Hi, guys !
I was trying to get some poker numbers by myself and the answers that I got were a bit different when compared to the ones from this thread which seems pretty reliable.

https://forumserver.twoplustwo.com/2...d-flop-242373/

So, what are the chances for a "bad flop" when holding KK ? (ace on the flop without a set)

-chances for an ace-high flop
1 - (48/52 x 47/51 x 46/50) = 1 - 0,783 = 21.7%

In the brackets I calculated the chances that ace won't be on the flop which is 78,3% and that means that ace will be on the flop 21.7%.
This number (21.7%) should be correct as I found the same one later on the internet somewhere.

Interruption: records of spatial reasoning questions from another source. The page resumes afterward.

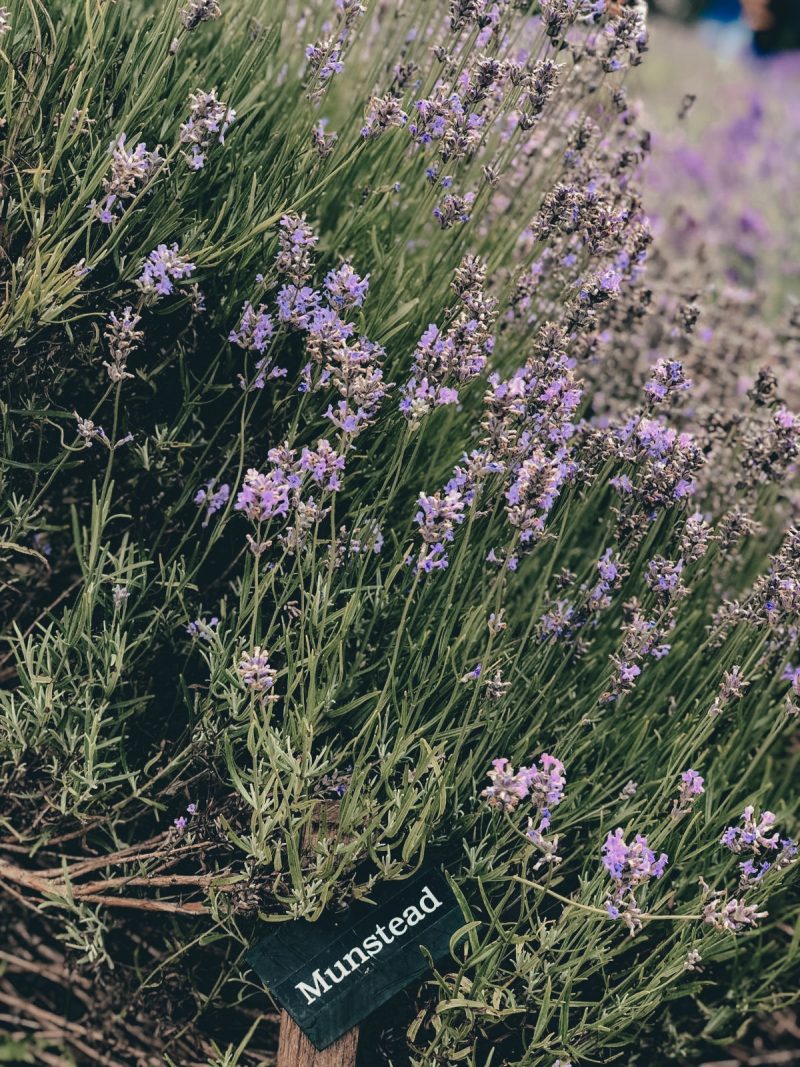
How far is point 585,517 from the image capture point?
8.23 feet

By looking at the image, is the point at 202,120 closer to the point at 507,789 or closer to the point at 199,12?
the point at 199,12

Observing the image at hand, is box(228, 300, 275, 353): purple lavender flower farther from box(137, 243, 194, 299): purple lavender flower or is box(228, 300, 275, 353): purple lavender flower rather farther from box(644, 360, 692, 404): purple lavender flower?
box(644, 360, 692, 404): purple lavender flower

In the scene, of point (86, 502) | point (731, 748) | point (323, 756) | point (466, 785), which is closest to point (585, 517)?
point (731, 748)

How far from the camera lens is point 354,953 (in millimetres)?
1782

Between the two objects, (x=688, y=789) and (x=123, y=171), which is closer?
(x=123, y=171)

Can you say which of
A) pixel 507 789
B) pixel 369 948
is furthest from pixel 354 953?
pixel 507 789

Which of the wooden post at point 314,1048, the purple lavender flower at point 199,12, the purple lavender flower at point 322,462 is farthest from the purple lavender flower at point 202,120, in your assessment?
the wooden post at point 314,1048

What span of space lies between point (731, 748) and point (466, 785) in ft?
2.27

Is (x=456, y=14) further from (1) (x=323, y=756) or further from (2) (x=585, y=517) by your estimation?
(1) (x=323, y=756)

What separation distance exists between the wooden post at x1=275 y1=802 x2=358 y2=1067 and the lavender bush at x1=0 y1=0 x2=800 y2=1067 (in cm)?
2

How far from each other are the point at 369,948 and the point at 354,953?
0.03 meters

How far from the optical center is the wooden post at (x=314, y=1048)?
183 cm

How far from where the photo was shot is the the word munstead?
5.77ft

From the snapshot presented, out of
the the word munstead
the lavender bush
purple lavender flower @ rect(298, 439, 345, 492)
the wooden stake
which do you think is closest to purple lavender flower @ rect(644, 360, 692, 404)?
the lavender bush
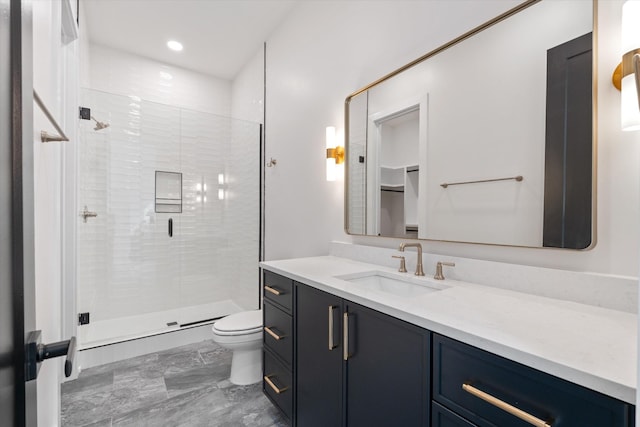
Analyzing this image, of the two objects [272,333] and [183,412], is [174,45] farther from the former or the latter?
[183,412]

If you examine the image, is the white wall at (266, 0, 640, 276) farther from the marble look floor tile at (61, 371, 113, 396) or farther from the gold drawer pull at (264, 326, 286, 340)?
the marble look floor tile at (61, 371, 113, 396)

- chances to flop a set/quads when holding KK
1 - (48/50 x 47/49 x 46/48) = 1 - 0,8824 = 1 - 88.24% = 11.76%

I did the similar calculation in the brackets again. Ik that brackets are not needed but it's better visually.

And now finally !****
To have a bad flop for KK we need to:
- miss a set/quads (88.24%)
- have an ace high flop (21.7%)

88.24% x 21.7% = 19.1%****

And some numbers that were mentioned in that post were:
-20.67%
-23.43%
-22.6%
-23%


What am I doing wrong ?

This looks so nerdy, it is just a few percent difference.
But try to understand me and ty in advance !

There are lots of ways to do this. I prefer combos whenever possible. The following calculates the number of ways of getting 1, 2, or 3 aces and no king on the flop:

Pr=[C(4,1)*C(44,2)+C(4,2)*C(44,1)+C(4,3)]/C(50,3) = 20.67%

I verified this result using my flop simulation program.

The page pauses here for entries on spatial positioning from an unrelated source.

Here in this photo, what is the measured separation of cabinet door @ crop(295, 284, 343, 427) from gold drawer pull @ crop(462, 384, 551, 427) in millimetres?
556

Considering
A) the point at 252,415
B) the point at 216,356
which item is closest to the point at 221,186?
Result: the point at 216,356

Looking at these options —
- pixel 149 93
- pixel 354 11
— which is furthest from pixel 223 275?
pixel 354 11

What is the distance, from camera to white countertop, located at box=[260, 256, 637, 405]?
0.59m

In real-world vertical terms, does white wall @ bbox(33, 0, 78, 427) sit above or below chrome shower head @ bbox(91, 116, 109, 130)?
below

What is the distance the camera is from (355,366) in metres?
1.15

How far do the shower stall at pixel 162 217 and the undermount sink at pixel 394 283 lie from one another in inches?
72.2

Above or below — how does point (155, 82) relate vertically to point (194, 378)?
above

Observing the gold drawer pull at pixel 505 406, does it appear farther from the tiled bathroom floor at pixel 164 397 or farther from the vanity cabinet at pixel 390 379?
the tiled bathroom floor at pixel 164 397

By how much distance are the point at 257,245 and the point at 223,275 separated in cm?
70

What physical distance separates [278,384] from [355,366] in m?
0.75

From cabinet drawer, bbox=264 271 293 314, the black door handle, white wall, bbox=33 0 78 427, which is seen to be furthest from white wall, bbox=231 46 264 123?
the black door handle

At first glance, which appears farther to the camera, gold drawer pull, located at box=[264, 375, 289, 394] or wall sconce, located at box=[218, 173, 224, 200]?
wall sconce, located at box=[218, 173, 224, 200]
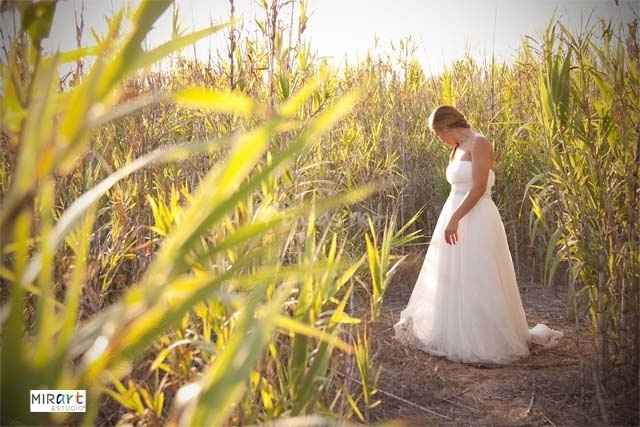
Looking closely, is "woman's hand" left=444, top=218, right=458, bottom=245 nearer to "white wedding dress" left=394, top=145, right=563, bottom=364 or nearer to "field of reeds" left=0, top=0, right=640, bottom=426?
"white wedding dress" left=394, top=145, right=563, bottom=364

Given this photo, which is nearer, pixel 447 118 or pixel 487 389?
pixel 487 389

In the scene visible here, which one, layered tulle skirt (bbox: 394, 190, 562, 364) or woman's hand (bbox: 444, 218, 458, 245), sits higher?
woman's hand (bbox: 444, 218, 458, 245)

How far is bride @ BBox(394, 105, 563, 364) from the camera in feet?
9.73

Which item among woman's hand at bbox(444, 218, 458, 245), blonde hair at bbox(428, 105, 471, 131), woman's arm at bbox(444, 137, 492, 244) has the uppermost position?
blonde hair at bbox(428, 105, 471, 131)

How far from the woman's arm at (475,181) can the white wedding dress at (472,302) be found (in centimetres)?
10

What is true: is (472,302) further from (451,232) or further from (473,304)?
(451,232)

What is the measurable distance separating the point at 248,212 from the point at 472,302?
2015 mm

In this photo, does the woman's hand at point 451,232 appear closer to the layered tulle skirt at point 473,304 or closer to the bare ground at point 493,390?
the layered tulle skirt at point 473,304

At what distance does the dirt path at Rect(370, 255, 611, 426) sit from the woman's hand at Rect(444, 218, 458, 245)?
2.08 feet

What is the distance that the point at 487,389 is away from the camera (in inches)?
101

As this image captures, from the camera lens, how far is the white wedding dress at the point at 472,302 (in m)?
2.96

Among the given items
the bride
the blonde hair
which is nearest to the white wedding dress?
the bride

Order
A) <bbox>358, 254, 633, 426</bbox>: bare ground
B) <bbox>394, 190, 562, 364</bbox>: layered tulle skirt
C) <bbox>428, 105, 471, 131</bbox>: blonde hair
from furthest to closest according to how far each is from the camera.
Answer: <bbox>428, 105, 471, 131</bbox>: blonde hair, <bbox>394, 190, 562, 364</bbox>: layered tulle skirt, <bbox>358, 254, 633, 426</bbox>: bare ground

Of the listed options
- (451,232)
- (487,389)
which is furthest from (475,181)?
(487,389)
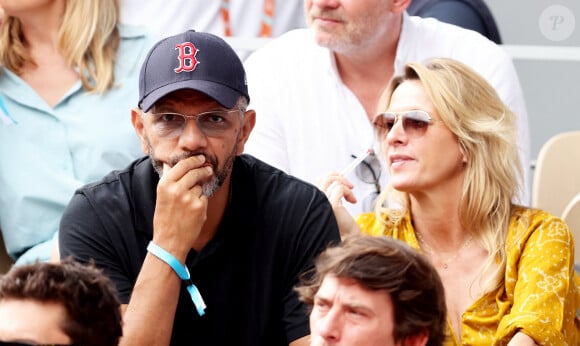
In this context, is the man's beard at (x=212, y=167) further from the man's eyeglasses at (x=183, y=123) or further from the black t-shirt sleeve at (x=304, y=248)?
the black t-shirt sleeve at (x=304, y=248)

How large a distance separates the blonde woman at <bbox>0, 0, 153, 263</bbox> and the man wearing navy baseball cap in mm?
924

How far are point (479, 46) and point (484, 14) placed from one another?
576mm

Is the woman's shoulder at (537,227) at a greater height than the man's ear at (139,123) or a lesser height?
lesser

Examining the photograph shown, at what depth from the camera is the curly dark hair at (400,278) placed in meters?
2.42

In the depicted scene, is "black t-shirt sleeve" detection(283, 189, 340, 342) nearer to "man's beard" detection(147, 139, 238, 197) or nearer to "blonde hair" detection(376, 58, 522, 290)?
"man's beard" detection(147, 139, 238, 197)

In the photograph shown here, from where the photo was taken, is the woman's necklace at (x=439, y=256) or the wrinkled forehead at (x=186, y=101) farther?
the woman's necklace at (x=439, y=256)

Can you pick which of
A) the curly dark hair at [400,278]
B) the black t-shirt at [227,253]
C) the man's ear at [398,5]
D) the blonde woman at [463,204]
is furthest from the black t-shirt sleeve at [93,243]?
the man's ear at [398,5]

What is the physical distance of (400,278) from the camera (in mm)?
2422

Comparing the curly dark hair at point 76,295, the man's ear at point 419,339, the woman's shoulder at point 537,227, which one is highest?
the curly dark hair at point 76,295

I think I’m ok doing these kind of problems but I’m not that good on finding errors of others. I think your error is that you did not do the conditioning correctly given you first calculate no flop ace without regard to your KK holding.

Hi, statmanhal

I will try that now

46/50 x 45/49 x 44/48 = 0,7745

0.7745 = 77,45%
1 - 77.45% = 22.6%

88.24% x 22.6% = 20%

Hmmmm, at least I am getting closer.


Pr=[C(4,1)*C(44,2)+C(4,2)*C(44,1)+C(4,3)]/C(50,3) = 20.67%

I've seen ppl writing these equations but I don't understand them.
Can you like explain it more detailed what are you doing there exactly ?
(imagine that you are explaining it to a 10 year old, just in case )

Look at this thread in the Beginner's Forum

https://forumserver.twoplustwo.com/3...t=mathenoobics

Regarding my equation

Pr=[C(4,1)*C(44,2)+C(4,2)*C(44,1)+C(4,3)]/C(50,3) = 20.67%

Combos = number of ways of choosing r things out of n =C(n,r)= nCr = n!/[r!*(n-r)!]

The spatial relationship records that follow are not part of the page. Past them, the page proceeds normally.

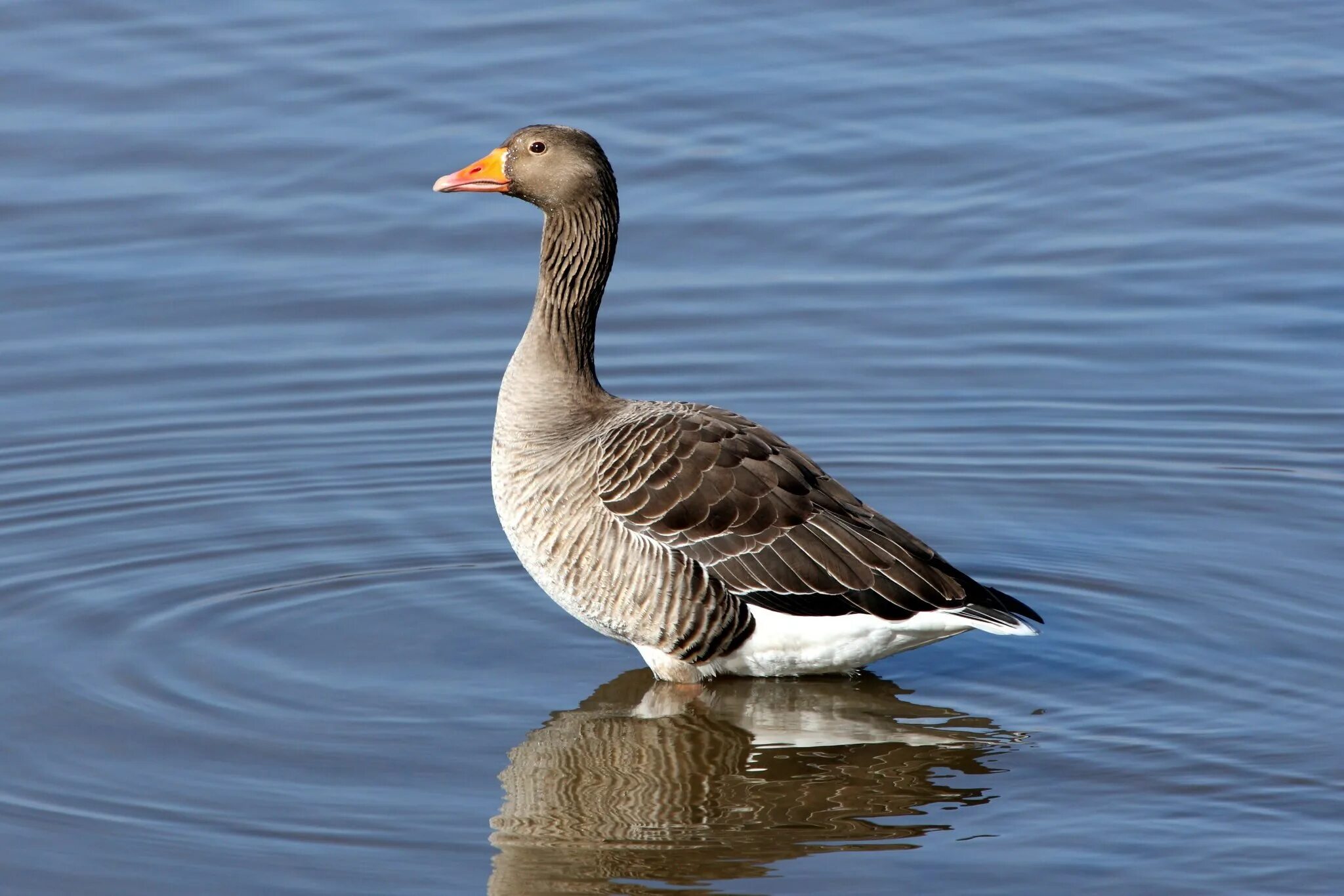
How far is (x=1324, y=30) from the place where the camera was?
60.0 ft

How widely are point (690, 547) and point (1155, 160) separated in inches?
333

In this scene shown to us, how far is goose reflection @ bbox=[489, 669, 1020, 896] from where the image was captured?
310 inches

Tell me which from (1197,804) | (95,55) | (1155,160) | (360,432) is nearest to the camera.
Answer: (1197,804)

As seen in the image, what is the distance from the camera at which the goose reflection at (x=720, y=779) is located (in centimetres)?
786

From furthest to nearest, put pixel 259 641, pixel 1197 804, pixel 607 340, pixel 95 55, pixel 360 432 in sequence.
Answer: pixel 95 55 < pixel 607 340 < pixel 360 432 < pixel 259 641 < pixel 1197 804

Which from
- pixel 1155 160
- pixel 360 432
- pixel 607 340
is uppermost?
pixel 1155 160

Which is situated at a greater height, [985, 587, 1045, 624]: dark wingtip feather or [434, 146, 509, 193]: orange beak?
[434, 146, 509, 193]: orange beak

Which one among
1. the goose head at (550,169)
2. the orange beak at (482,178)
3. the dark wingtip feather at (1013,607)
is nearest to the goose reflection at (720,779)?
the dark wingtip feather at (1013,607)

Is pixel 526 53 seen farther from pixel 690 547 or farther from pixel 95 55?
pixel 690 547

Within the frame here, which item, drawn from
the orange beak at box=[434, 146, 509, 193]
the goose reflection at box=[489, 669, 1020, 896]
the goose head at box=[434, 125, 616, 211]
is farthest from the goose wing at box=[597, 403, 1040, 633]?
the orange beak at box=[434, 146, 509, 193]

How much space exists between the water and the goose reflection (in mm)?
31

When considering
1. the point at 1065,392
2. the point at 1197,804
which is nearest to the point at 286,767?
the point at 1197,804

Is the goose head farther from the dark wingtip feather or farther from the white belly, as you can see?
the dark wingtip feather

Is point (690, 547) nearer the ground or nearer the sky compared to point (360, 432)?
nearer the ground
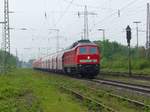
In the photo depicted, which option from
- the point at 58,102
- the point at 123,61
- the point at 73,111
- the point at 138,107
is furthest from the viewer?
the point at 123,61

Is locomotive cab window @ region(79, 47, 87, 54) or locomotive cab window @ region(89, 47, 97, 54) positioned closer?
locomotive cab window @ region(79, 47, 87, 54)

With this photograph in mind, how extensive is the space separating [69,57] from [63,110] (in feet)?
96.2

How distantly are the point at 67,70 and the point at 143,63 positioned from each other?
12.3 m

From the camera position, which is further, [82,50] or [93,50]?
[93,50]

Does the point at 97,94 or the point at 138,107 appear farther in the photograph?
the point at 97,94

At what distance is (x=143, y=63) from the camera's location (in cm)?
5588

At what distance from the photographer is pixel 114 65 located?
68625 mm

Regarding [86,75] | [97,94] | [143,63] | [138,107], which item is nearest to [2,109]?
[138,107]

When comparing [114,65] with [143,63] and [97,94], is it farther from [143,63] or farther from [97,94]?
[97,94]

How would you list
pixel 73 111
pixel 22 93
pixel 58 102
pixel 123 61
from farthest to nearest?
pixel 123 61 → pixel 22 93 → pixel 58 102 → pixel 73 111

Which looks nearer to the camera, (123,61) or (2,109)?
(2,109)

C(5,2)= 5*4*3*2*1/[(2*1)*(3*2*1)]= 5*4/2 = 10

You want 1, 2 or 3 aces and no king.

You hold 2 kings leaving a deck of 50 cards. C(4,1) is the number of ways of getting 1 of 4 aces. There are 50-6 = 44 cards that are neither aces or kings. You want the other two flop cards to be from this sub-deck. The number of ways is C(44,2). If event 1 can happen in N1 ways and event 2 can happen in N2 ways, they both happen in N1 x N2 ways. That now represents the first term in my equation. Similar reasoning applies to the other two enumerator terms.

The total number of flops is the number of ways of choosing 3 cards from a 50 card deck, and that is the denominator.

Probability is then number of ways for an event to happen divided by the total number of ways.

Thx for the explanation, I understand it now.

But I really hate calculating something with formulas or methods that I don't understand and to ONLY use them because they are correct, if you know what I mean.

I rather try to do it my way regardless of the extra time or possible failure.

And that link doesn't work...

Try this

https://forumserver.twoplustwo.com/3...t=mathenoobics

I just did and it worked for me.